Definition Statistics
Statistics is the science of designing investigations and then collecting, organizing, analyzing, and interpreting data to answer a specific question.
Method Statistical Investigation Process
A statistical investigation follows these five key steps:
  1. Pose the Question: Define clearly what you want to investigate.
  2. Collect Data: Gather information relevant to your question.
  3. Analyze Data: Calculate summary statistics, such as frequencies, means, or modes.
  4. Represent Data: Display the organized data visually using graphs and charts.
  5. Interpret Data: Draw conclusions to answer your question.

Step 1: Posing the Question

Definition Statistical Problem
A statistical problem is a clear, focused question that can be answered by collecting and analyzing data.
Example
Let's investigate the problem: "What is the favorite school subject of students at our school?"
Definition Population
A population is the entire group of people or things that you want to study.
Example
For our problem, the population is all students at our school.
Definition Data
Data is the information we collect, like numbers, words, measurements, or observations.
Example
The data we collect will be the list of answers from each student, such as "Math", "Art", "Science", "Art", "Sport", etc.
Definition Types of Variables
Data can be described by different types of variables:
  • Qualitative variable (categorical): Describes a quality or category. The possible answers are words or labels. Think: "What kind?" (e.g., eye color, favorite food).
  • Quantitative variable (numerical): Describes a quantity or number that can be counted or measured. Think: "How many?" or "How much?" (e.g., height, number of siblings).
Example
For our survey:
  • The variable "Favorite Subject" is qualitative because the answers are categories (Math, Art, etc.).
  • The variable "How many hours do you do homework per week?" is quantitative because the answer will be a number that can be measured (e.g., 2 hours, 5 hours).

Step 2: Collecting Data

When we conduct an investigation, we must decide who to collect data from. Do we ask everyone in the population, or just a smaller group?
Definition Census vs. Survey
  • A census collects data from every single member of the population. It is accurate but can be very slow and expensive for large populations.
  • A survey (or sampling) collects data from a smaller, manageable group taken from the population, called a sample. It is much faster, but the sample must be chosen carefully to be representative of the whole population.
Example
An investigation asks: "What is the favorite subject of students at this school?"
If you ask every student in the school, is it a census or a survey?

It is a census because you are collecting data from the entire population (all students in the school).

Example
An investigation asks: "What is the favorite subject of students at this school?"
If you only ask the students in your math class, is it a census or a survey?

It is a survey because you are only collecting data from a small sample (your math class) of the total population (the whole school).
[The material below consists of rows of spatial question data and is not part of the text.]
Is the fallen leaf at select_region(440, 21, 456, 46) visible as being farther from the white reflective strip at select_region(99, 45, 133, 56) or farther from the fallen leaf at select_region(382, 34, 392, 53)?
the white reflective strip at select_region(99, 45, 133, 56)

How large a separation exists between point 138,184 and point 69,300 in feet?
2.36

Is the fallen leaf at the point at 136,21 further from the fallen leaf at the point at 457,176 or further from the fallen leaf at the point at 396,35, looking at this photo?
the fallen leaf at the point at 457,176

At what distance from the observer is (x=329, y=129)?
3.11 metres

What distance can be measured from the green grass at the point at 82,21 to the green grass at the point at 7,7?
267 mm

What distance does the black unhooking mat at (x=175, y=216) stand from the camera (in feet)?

Method Collecting and Recording Survey Data
Once you have your question and have identified your population, you need a systematic way to collect and record the answers. For a census of a small group (like your class), a tally table is an efficient tool.
  1. Prepare a Tally Table: Before you start, create a table with a column for each possible answer category and a column for tally marks.
  2. Conduct the Survey: Ask each person in your population the survey question one by one.
  3. Record Each Answer: For each answer you receive, place one tally mark in the row for the corresponding category. Remember to make the fifth mark a diagonal line across the first four to make counting easier.
Example
Collecting data for the question "What is your favorite school subject?"
As you survey each of the 25 students, you would fill out the tally column. After asking all 25 students, your tally table would look like this:
Subject Tally Marks
Math
Science
Sport
Art

Step 2: Collecting Data (Error in Sampling)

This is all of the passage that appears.